As more and more marketing dollars are dedicated to digital, a realm where Hispanic consumers are leading in usage when it comes to social, mobile and the adoption of innovation, this language discrepancy is only exacerbated. Hispanic consumers search out content in English a majority of the time. Even Spanish-dominant Hispanics tend to use English online. According to a 2015 Google survey, only 16% of respondents used Spanish online and 94% of respondents said they felt comfortable consuming English content online for at least one common online activity (sharing, shopping, or researching).

But why?

It all comes down to user experience and what consumers are searching. In the past, U.S. Hispanics used Spanish to search for content but it didn’t generate great results; the quality and quantity of relevant content was not there. Bilingual U.S. consumers were “trained” that they would not find what they were looking for in Spanish. Potentially, their searches generated results on Latin American websites, but it wasn’t what they needed in the U.S. As a result, consumers adapted, even though English was not their preferred language. Now the Hispanic audience online is truly bilingual and bicultural, meaning using Spanish or English alone won’t suffice.

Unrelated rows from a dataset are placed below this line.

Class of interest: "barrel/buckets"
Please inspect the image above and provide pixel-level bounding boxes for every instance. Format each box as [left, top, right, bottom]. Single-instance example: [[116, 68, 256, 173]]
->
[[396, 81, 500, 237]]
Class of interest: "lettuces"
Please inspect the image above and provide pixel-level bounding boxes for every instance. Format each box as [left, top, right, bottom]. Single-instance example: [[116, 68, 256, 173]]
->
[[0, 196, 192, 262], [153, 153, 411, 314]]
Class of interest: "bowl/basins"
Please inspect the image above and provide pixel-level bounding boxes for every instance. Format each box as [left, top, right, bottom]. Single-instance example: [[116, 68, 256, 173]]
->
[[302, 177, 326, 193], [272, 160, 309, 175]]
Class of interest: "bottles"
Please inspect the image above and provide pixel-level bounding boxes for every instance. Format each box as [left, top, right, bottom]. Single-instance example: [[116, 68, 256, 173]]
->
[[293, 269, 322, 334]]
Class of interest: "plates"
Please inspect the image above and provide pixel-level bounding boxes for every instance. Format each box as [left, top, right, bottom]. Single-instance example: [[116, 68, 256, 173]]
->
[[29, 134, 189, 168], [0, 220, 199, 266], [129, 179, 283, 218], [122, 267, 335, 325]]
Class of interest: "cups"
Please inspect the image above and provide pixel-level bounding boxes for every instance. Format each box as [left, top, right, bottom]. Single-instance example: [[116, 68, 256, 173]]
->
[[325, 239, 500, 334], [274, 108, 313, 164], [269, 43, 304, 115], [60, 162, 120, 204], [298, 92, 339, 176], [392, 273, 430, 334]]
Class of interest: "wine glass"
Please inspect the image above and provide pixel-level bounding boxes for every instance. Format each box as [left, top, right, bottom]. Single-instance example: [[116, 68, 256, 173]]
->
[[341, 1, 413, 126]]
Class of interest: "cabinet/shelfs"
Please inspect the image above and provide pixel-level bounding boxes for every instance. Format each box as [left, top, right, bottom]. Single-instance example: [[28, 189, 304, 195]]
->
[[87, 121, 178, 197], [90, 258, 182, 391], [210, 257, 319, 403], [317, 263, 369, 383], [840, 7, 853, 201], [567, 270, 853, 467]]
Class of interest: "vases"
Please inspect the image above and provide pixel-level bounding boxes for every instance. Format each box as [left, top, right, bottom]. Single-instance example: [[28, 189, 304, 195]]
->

If you want to include digital in your strategy to reach Hispanics (and, trust me, you do) — 81% of the population is online and 54% say they use the internet more than TV when making purchase decisions — a more inclusive and insightful approach is necessary. Creating Spanish translations of your English language content and banner ads will not deliver the desired results.

Multiple voices and a variety of content lead to success.

It all comes back to user experience and engagement, which requires cultural relevancy. Rather than using language as the only connector, cultural identity and cues become more important, even if they are nuanced (no need for a sombrero or family setting in every picture). This is why using a variety of content and multiple voices to reach the Hispanic consumer can be so successful. 

Utilizing Hispanic influencers from a multitude of backgrounds and acculturation levels can result in individualized content that resonates with different segments of your target. Integrating your brand and messaging into their user generated content allows you to communicate through a recent arrival who loves to cook traditional Cuban dishes, for example, as well as a second generation millennial mom who has decided to raise her children bilingual. Interestingly enough both pieces of content may be in English, but both will connect with a particular segment of the Hispanic audience and create the engagement and connection your brand needs to succeed online.